Quando cheguei nesse ponto, os dois me disseram que a próxima escalada eu guiaria, pois era o meu estilo! Aceitei prontamente, mas desconfiando que estilo seria esse… Dois grampos e uma curva depois, descobri que só poderia ser o estilo de se fuder, porque eu estava numa rampa de aderência bem inclinada com somente um entalamento de mão à esquerda e uma pedra formando uma espécie de canaleta onde eu empurrava minhas costas contra para não escorregar. Abaixo de mim somente o vazio. A mochila atrapalhava muito com as botas volumosas dentro e, em alguns pontos, não era possível entalar a mão esquerda. Começou a passar pela minha cabeça desistir, senti escorregar um pouco, blasfemei pela lama do diedro inicial na minha sapatilha, o grampo que era longe, tentei tirar um friend, me preparei para uma queda linda de uns dez metros, pêndulos, ficar pendurado no vazio…
A expedição de última hora do Dedo de Deus me pegou de surpresa. Meia noite já estava eu tendo que decidir se encontraria a galera as 4:30 pra escalar mais uma vez esta montanha. Aí já viu, tudo igual: não dormi arrumando equipo, costurando a sapatilha e mochila, carregando pilha…
No grupo estavam eu, Adriana Lima, organizadora da rabuda, Maurinho, o nosso guia, Mirthis, nossa visitante e conterrânea do pernambucano José Teixeira, o conquistador do Dedo de Deus, Hammes de Petrópolis e Dantas de Terê também vinham conosco.
Começamos a trilha um pouco tarde pra variar, às sete da manhã, e tivemos um pequeno atraso na chaminé das Pedras Soltas, pois a corda fixa foi retirada para manutenção e fomos obrigados a escalar pelo diedro da esquerda que estava meio úmido e cheio de mato. Os trechos sucessivos de cabos de aço, também atrasaram um pouco o nosso grupo e, quase na base da via, Adriana sugeriu que desistíssemos, pois a volta seria no escuro. Nisso, um imprevisto fez Dantas precisar voltar, suas sapatilhas haviam se desprendido da mochila. Uma delas nós conseguimos resgatar no meio do mato, mas a outra seria preciso de uma busca pelo caminho para achá-la. Me ofereci para voltar procurando, mas acabamos decidindo que voltariam Mauro, Adriana e Dantas, enquanto eu guiaria Mirthis e Hammes. Após instruções de Maurinho, partimos para nossa aventura.
Escalaminhamos pedras e raízes, um entalamento curto e apertadinho, minha corda embolou e fui obrigado a descer rapelando em uma árvore para soltá-la enquanto Mirthis e Hammes se adiantaram escalando o trecho seguinte até o platô de árvore.

• _DADOS BRUTOS_

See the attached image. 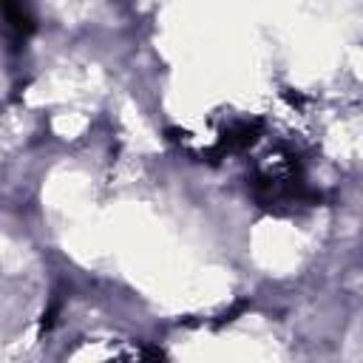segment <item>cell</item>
Returning a JSON list of instances; mask_svg holds the SVG:
<instances>
[{
    "mask_svg": "<svg viewBox=\"0 0 363 363\" xmlns=\"http://www.w3.org/2000/svg\"><path fill=\"white\" fill-rule=\"evenodd\" d=\"M261 133V122L258 119H241L233 128H227L218 139V153H230V150H244L250 147Z\"/></svg>",
    "mask_w": 363,
    "mask_h": 363,
    "instance_id": "obj_1",
    "label": "cell"
},
{
    "mask_svg": "<svg viewBox=\"0 0 363 363\" xmlns=\"http://www.w3.org/2000/svg\"><path fill=\"white\" fill-rule=\"evenodd\" d=\"M0 11H3V17H6V26L11 28V34H14L17 40H26V37L34 31V20H31L28 9H23V6H14V3H3V6H0Z\"/></svg>",
    "mask_w": 363,
    "mask_h": 363,
    "instance_id": "obj_2",
    "label": "cell"
}]
</instances>
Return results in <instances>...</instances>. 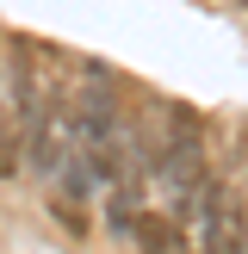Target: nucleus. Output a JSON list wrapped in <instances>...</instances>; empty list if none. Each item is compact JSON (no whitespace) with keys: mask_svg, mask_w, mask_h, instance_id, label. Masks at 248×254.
Masks as SVG:
<instances>
[{"mask_svg":"<svg viewBox=\"0 0 248 254\" xmlns=\"http://www.w3.org/2000/svg\"><path fill=\"white\" fill-rule=\"evenodd\" d=\"M118 124H124V106H118V93H112V81H93V74H87L74 112H62V136H68V149H99V143H112Z\"/></svg>","mask_w":248,"mask_h":254,"instance_id":"f257e3e1","label":"nucleus"},{"mask_svg":"<svg viewBox=\"0 0 248 254\" xmlns=\"http://www.w3.org/2000/svg\"><path fill=\"white\" fill-rule=\"evenodd\" d=\"M62 93H50V99H37V112L25 118V130H19V155H25V174L31 180H50L56 174V161H62V149H68V136H62Z\"/></svg>","mask_w":248,"mask_h":254,"instance_id":"f03ea898","label":"nucleus"},{"mask_svg":"<svg viewBox=\"0 0 248 254\" xmlns=\"http://www.w3.org/2000/svg\"><path fill=\"white\" fill-rule=\"evenodd\" d=\"M143 198H149V180H118L112 186V198H106V236H118V242H130V230H136V217H143Z\"/></svg>","mask_w":248,"mask_h":254,"instance_id":"7ed1b4c3","label":"nucleus"},{"mask_svg":"<svg viewBox=\"0 0 248 254\" xmlns=\"http://www.w3.org/2000/svg\"><path fill=\"white\" fill-rule=\"evenodd\" d=\"M6 56H12V68H6V87H12V118H19V130H25V118L37 112V68H31V50L25 44H6Z\"/></svg>","mask_w":248,"mask_h":254,"instance_id":"20e7f679","label":"nucleus"},{"mask_svg":"<svg viewBox=\"0 0 248 254\" xmlns=\"http://www.w3.org/2000/svg\"><path fill=\"white\" fill-rule=\"evenodd\" d=\"M130 242H136V254H186V236H180V223L168 211H143Z\"/></svg>","mask_w":248,"mask_h":254,"instance_id":"39448f33","label":"nucleus"},{"mask_svg":"<svg viewBox=\"0 0 248 254\" xmlns=\"http://www.w3.org/2000/svg\"><path fill=\"white\" fill-rule=\"evenodd\" d=\"M56 174H62V198H74V205H87V198L99 192V180L87 174V155H81V149H62Z\"/></svg>","mask_w":248,"mask_h":254,"instance_id":"423d86ee","label":"nucleus"},{"mask_svg":"<svg viewBox=\"0 0 248 254\" xmlns=\"http://www.w3.org/2000/svg\"><path fill=\"white\" fill-rule=\"evenodd\" d=\"M50 217H56V230H62V236H74V242L93 230V223H87V205H74V198H62V192L50 198Z\"/></svg>","mask_w":248,"mask_h":254,"instance_id":"0eeeda50","label":"nucleus"},{"mask_svg":"<svg viewBox=\"0 0 248 254\" xmlns=\"http://www.w3.org/2000/svg\"><path fill=\"white\" fill-rule=\"evenodd\" d=\"M25 155H19V124H0V180H19Z\"/></svg>","mask_w":248,"mask_h":254,"instance_id":"6e6552de","label":"nucleus"}]
</instances>
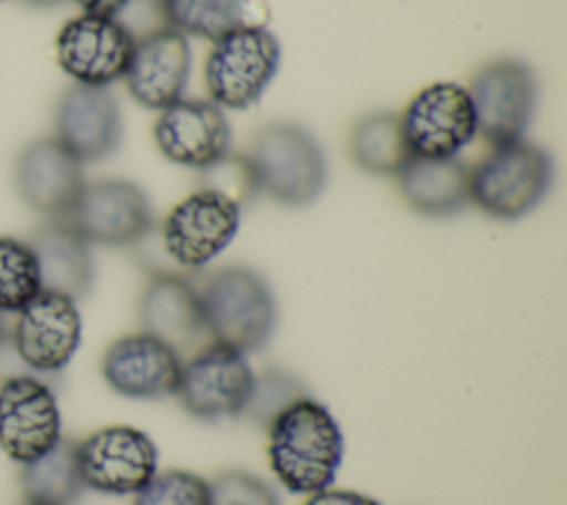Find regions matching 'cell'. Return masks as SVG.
<instances>
[{
  "instance_id": "6da1fadb",
  "label": "cell",
  "mask_w": 567,
  "mask_h": 505,
  "mask_svg": "<svg viewBox=\"0 0 567 505\" xmlns=\"http://www.w3.org/2000/svg\"><path fill=\"white\" fill-rule=\"evenodd\" d=\"M343 432L332 412L306 394L266 427L268 465L284 489L315 494L330 487L343 461Z\"/></svg>"
},
{
  "instance_id": "7a4b0ae2",
  "label": "cell",
  "mask_w": 567,
  "mask_h": 505,
  "mask_svg": "<svg viewBox=\"0 0 567 505\" xmlns=\"http://www.w3.org/2000/svg\"><path fill=\"white\" fill-rule=\"evenodd\" d=\"M199 290L204 323L210 341L244 354L259 352L277 330V299L268 279L244 264L213 270Z\"/></svg>"
},
{
  "instance_id": "3957f363",
  "label": "cell",
  "mask_w": 567,
  "mask_h": 505,
  "mask_svg": "<svg viewBox=\"0 0 567 505\" xmlns=\"http://www.w3.org/2000/svg\"><path fill=\"white\" fill-rule=\"evenodd\" d=\"M259 190L288 208H303L317 202L328 182V162L317 135L290 120L264 124L246 153Z\"/></svg>"
},
{
  "instance_id": "277c9868",
  "label": "cell",
  "mask_w": 567,
  "mask_h": 505,
  "mask_svg": "<svg viewBox=\"0 0 567 505\" xmlns=\"http://www.w3.org/2000/svg\"><path fill=\"white\" fill-rule=\"evenodd\" d=\"M554 157L529 140L489 151L470 166V202L492 219L514 221L529 215L551 190Z\"/></svg>"
},
{
  "instance_id": "5b68a950",
  "label": "cell",
  "mask_w": 567,
  "mask_h": 505,
  "mask_svg": "<svg viewBox=\"0 0 567 505\" xmlns=\"http://www.w3.org/2000/svg\"><path fill=\"white\" fill-rule=\"evenodd\" d=\"M281 42L264 24L241 27L213 42L204 84L208 100L221 109L246 111L259 102L279 71Z\"/></svg>"
},
{
  "instance_id": "8992f818",
  "label": "cell",
  "mask_w": 567,
  "mask_h": 505,
  "mask_svg": "<svg viewBox=\"0 0 567 505\" xmlns=\"http://www.w3.org/2000/svg\"><path fill=\"white\" fill-rule=\"evenodd\" d=\"M252 377L244 352L219 341H206L182 361L173 396L188 416L204 423L241 419Z\"/></svg>"
},
{
  "instance_id": "52a82bcc",
  "label": "cell",
  "mask_w": 567,
  "mask_h": 505,
  "mask_svg": "<svg viewBox=\"0 0 567 505\" xmlns=\"http://www.w3.org/2000/svg\"><path fill=\"white\" fill-rule=\"evenodd\" d=\"M476 115V135L489 146L523 140L538 102L534 69L518 58L483 64L465 86Z\"/></svg>"
},
{
  "instance_id": "ba28073f",
  "label": "cell",
  "mask_w": 567,
  "mask_h": 505,
  "mask_svg": "<svg viewBox=\"0 0 567 505\" xmlns=\"http://www.w3.org/2000/svg\"><path fill=\"white\" fill-rule=\"evenodd\" d=\"M239 221L241 210L230 199L195 188L166 213L157 239L177 270L193 272L230 246Z\"/></svg>"
},
{
  "instance_id": "9c48e42d",
  "label": "cell",
  "mask_w": 567,
  "mask_h": 505,
  "mask_svg": "<svg viewBox=\"0 0 567 505\" xmlns=\"http://www.w3.org/2000/svg\"><path fill=\"white\" fill-rule=\"evenodd\" d=\"M9 341L27 372L42 379L60 374L71 363L82 341L78 301L60 292L40 290L16 312Z\"/></svg>"
},
{
  "instance_id": "30bf717a",
  "label": "cell",
  "mask_w": 567,
  "mask_h": 505,
  "mask_svg": "<svg viewBox=\"0 0 567 505\" xmlns=\"http://www.w3.org/2000/svg\"><path fill=\"white\" fill-rule=\"evenodd\" d=\"M91 246L133 248L155 228L146 190L122 177L86 182L64 217Z\"/></svg>"
},
{
  "instance_id": "8fae6325",
  "label": "cell",
  "mask_w": 567,
  "mask_h": 505,
  "mask_svg": "<svg viewBox=\"0 0 567 505\" xmlns=\"http://www.w3.org/2000/svg\"><path fill=\"white\" fill-rule=\"evenodd\" d=\"M412 157H458L476 137V115L465 86L432 82L399 115Z\"/></svg>"
},
{
  "instance_id": "7c38bea8",
  "label": "cell",
  "mask_w": 567,
  "mask_h": 505,
  "mask_svg": "<svg viewBox=\"0 0 567 505\" xmlns=\"http://www.w3.org/2000/svg\"><path fill=\"white\" fill-rule=\"evenodd\" d=\"M157 445L140 427L106 425L78 441L84 487L102 494H135L157 472Z\"/></svg>"
},
{
  "instance_id": "4fadbf2b",
  "label": "cell",
  "mask_w": 567,
  "mask_h": 505,
  "mask_svg": "<svg viewBox=\"0 0 567 505\" xmlns=\"http://www.w3.org/2000/svg\"><path fill=\"white\" fill-rule=\"evenodd\" d=\"M62 439V414L49 381L35 374L0 379V450L24 465Z\"/></svg>"
},
{
  "instance_id": "5bb4252c",
  "label": "cell",
  "mask_w": 567,
  "mask_h": 505,
  "mask_svg": "<svg viewBox=\"0 0 567 505\" xmlns=\"http://www.w3.org/2000/svg\"><path fill=\"white\" fill-rule=\"evenodd\" d=\"M133 47L135 35L120 18L82 13L60 29L55 58L75 84L109 89L124 78Z\"/></svg>"
},
{
  "instance_id": "9a60e30c",
  "label": "cell",
  "mask_w": 567,
  "mask_h": 505,
  "mask_svg": "<svg viewBox=\"0 0 567 505\" xmlns=\"http://www.w3.org/2000/svg\"><path fill=\"white\" fill-rule=\"evenodd\" d=\"M182 361V354L171 346L137 330L106 346L100 372L106 385L124 399L162 401L175 394Z\"/></svg>"
},
{
  "instance_id": "2e32d148",
  "label": "cell",
  "mask_w": 567,
  "mask_h": 505,
  "mask_svg": "<svg viewBox=\"0 0 567 505\" xmlns=\"http://www.w3.org/2000/svg\"><path fill=\"white\" fill-rule=\"evenodd\" d=\"M53 126V137L82 164L109 159L124 140L117 97L102 86H69L55 104Z\"/></svg>"
},
{
  "instance_id": "e0dca14e",
  "label": "cell",
  "mask_w": 567,
  "mask_h": 505,
  "mask_svg": "<svg viewBox=\"0 0 567 505\" xmlns=\"http://www.w3.org/2000/svg\"><path fill=\"white\" fill-rule=\"evenodd\" d=\"M193 66L190 42L173 27H155L135 47L124 73L128 95L144 109L162 111L179 100L188 86Z\"/></svg>"
},
{
  "instance_id": "ac0fdd59",
  "label": "cell",
  "mask_w": 567,
  "mask_h": 505,
  "mask_svg": "<svg viewBox=\"0 0 567 505\" xmlns=\"http://www.w3.org/2000/svg\"><path fill=\"white\" fill-rule=\"evenodd\" d=\"M153 140L168 162L199 171L230 151L233 131L215 102L179 97L159 111Z\"/></svg>"
},
{
  "instance_id": "d6986e66",
  "label": "cell",
  "mask_w": 567,
  "mask_h": 505,
  "mask_svg": "<svg viewBox=\"0 0 567 505\" xmlns=\"http://www.w3.org/2000/svg\"><path fill=\"white\" fill-rule=\"evenodd\" d=\"M82 166L55 137L33 140L16 157V193L47 219L66 217L86 184Z\"/></svg>"
},
{
  "instance_id": "ffe728a7",
  "label": "cell",
  "mask_w": 567,
  "mask_h": 505,
  "mask_svg": "<svg viewBox=\"0 0 567 505\" xmlns=\"http://www.w3.org/2000/svg\"><path fill=\"white\" fill-rule=\"evenodd\" d=\"M137 319L144 332L179 354L195 352L208 339L199 290L186 272L148 275L137 301Z\"/></svg>"
},
{
  "instance_id": "44dd1931",
  "label": "cell",
  "mask_w": 567,
  "mask_h": 505,
  "mask_svg": "<svg viewBox=\"0 0 567 505\" xmlns=\"http://www.w3.org/2000/svg\"><path fill=\"white\" fill-rule=\"evenodd\" d=\"M27 241L40 268L42 290L66 295L73 301L93 290L95 259L91 244L64 217L42 221Z\"/></svg>"
},
{
  "instance_id": "7402d4cb",
  "label": "cell",
  "mask_w": 567,
  "mask_h": 505,
  "mask_svg": "<svg viewBox=\"0 0 567 505\" xmlns=\"http://www.w3.org/2000/svg\"><path fill=\"white\" fill-rule=\"evenodd\" d=\"M403 202L425 217H452L470 204V166L458 157H410L396 173Z\"/></svg>"
},
{
  "instance_id": "603a6c76",
  "label": "cell",
  "mask_w": 567,
  "mask_h": 505,
  "mask_svg": "<svg viewBox=\"0 0 567 505\" xmlns=\"http://www.w3.org/2000/svg\"><path fill=\"white\" fill-rule=\"evenodd\" d=\"M18 483L27 503L73 505L86 489L78 465V441L62 436L51 450L20 465Z\"/></svg>"
},
{
  "instance_id": "cb8c5ba5",
  "label": "cell",
  "mask_w": 567,
  "mask_h": 505,
  "mask_svg": "<svg viewBox=\"0 0 567 505\" xmlns=\"http://www.w3.org/2000/svg\"><path fill=\"white\" fill-rule=\"evenodd\" d=\"M348 153L359 171L377 177H396L412 157L401 120L392 111H370L361 115L350 131Z\"/></svg>"
},
{
  "instance_id": "d4e9b609",
  "label": "cell",
  "mask_w": 567,
  "mask_h": 505,
  "mask_svg": "<svg viewBox=\"0 0 567 505\" xmlns=\"http://www.w3.org/2000/svg\"><path fill=\"white\" fill-rule=\"evenodd\" d=\"M157 9L166 27L210 42L241 27L264 24L255 0H157Z\"/></svg>"
},
{
  "instance_id": "484cf974",
  "label": "cell",
  "mask_w": 567,
  "mask_h": 505,
  "mask_svg": "<svg viewBox=\"0 0 567 505\" xmlns=\"http://www.w3.org/2000/svg\"><path fill=\"white\" fill-rule=\"evenodd\" d=\"M40 290V268L29 241L0 235V312L16 315Z\"/></svg>"
},
{
  "instance_id": "4316f807",
  "label": "cell",
  "mask_w": 567,
  "mask_h": 505,
  "mask_svg": "<svg viewBox=\"0 0 567 505\" xmlns=\"http://www.w3.org/2000/svg\"><path fill=\"white\" fill-rule=\"evenodd\" d=\"M306 394L310 392L295 372L270 365L252 377V388L241 419L266 430L281 410H286L290 403Z\"/></svg>"
},
{
  "instance_id": "83f0119b",
  "label": "cell",
  "mask_w": 567,
  "mask_h": 505,
  "mask_svg": "<svg viewBox=\"0 0 567 505\" xmlns=\"http://www.w3.org/2000/svg\"><path fill=\"white\" fill-rule=\"evenodd\" d=\"M197 188L230 199L239 210L259 197V182L246 153H224L213 164L197 171Z\"/></svg>"
},
{
  "instance_id": "f1b7e54d",
  "label": "cell",
  "mask_w": 567,
  "mask_h": 505,
  "mask_svg": "<svg viewBox=\"0 0 567 505\" xmlns=\"http://www.w3.org/2000/svg\"><path fill=\"white\" fill-rule=\"evenodd\" d=\"M133 496L131 505H208V481L188 470H164Z\"/></svg>"
},
{
  "instance_id": "f546056e",
  "label": "cell",
  "mask_w": 567,
  "mask_h": 505,
  "mask_svg": "<svg viewBox=\"0 0 567 505\" xmlns=\"http://www.w3.org/2000/svg\"><path fill=\"white\" fill-rule=\"evenodd\" d=\"M208 481V505H281L277 489L248 470H221Z\"/></svg>"
},
{
  "instance_id": "4dcf8cb0",
  "label": "cell",
  "mask_w": 567,
  "mask_h": 505,
  "mask_svg": "<svg viewBox=\"0 0 567 505\" xmlns=\"http://www.w3.org/2000/svg\"><path fill=\"white\" fill-rule=\"evenodd\" d=\"M303 505H381V503L370 498V496H365V494L352 492V489L326 487L321 492L310 494Z\"/></svg>"
},
{
  "instance_id": "1f68e13d",
  "label": "cell",
  "mask_w": 567,
  "mask_h": 505,
  "mask_svg": "<svg viewBox=\"0 0 567 505\" xmlns=\"http://www.w3.org/2000/svg\"><path fill=\"white\" fill-rule=\"evenodd\" d=\"M84 13L89 16H104V18H120L122 11L133 0H73Z\"/></svg>"
},
{
  "instance_id": "d6a6232c",
  "label": "cell",
  "mask_w": 567,
  "mask_h": 505,
  "mask_svg": "<svg viewBox=\"0 0 567 505\" xmlns=\"http://www.w3.org/2000/svg\"><path fill=\"white\" fill-rule=\"evenodd\" d=\"M24 2L31 4V7H58V4H62L66 0H24Z\"/></svg>"
},
{
  "instance_id": "836d02e7",
  "label": "cell",
  "mask_w": 567,
  "mask_h": 505,
  "mask_svg": "<svg viewBox=\"0 0 567 505\" xmlns=\"http://www.w3.org/2000/svg\"><path fill=\"white\" fill-rule=\"evenodd\" d=\"M7 334H9V326H7V319H4V315L0 312V343L7 339Z\"/></svg>"
},
{
  "instance_id": "e575fe53",
  "label": "cell",
  "mask_w": 567,
  "mask_h": 505,
  "mask_svg": "<svg viewBox=\"0 0 567 505\" xmlns=\"http://www.w3.org/2000/svg\"><path fill=\"white\" fill-rule=\"evenodd\" d=\"M27 505H33V503H27Z\"/></svg>"
}]
</instances>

• _O QUE FAZER_
Copie sem alterações o trecho do relato da escalada do Dedo de Deus que vai de "Começamos a trilha" a "para nossa aventura.".

• _RESULTADO_
Começamos a trilha um pouco tarde pra variar, às sete da manhã, e tivemos um pequeno atraso na chaminé das Pedras Soltas, pois a corda fixa foi retirada para manutenção e fomos obrigados a escalar pelo diedro da esquerda que estava meio úmido e cheio de mato. Os trechos sucessivos de cabos de aço, também atrasaram um pouco o nosso grupo e, quase na base da via, Adriana sugeriu que desistíssemos, pois a volta seria no escuro. Nisso, um imprevisto fez Dantas precisar voltar, suas sapatilhas haviam se desprendido da mochila. Uma delas nós conseguimos resgatar no meio do mato, mas a outra seria preciso de uma busca pelo caminho para achá-la. Me ofereci para voltar procurando, mas acabamos decidindo que voltariam Mauro, Adriana e Dantas, enquanto eu guiaria Mirthis e Hammes. Após instruções de Maurinho, partimos para nossa aventura.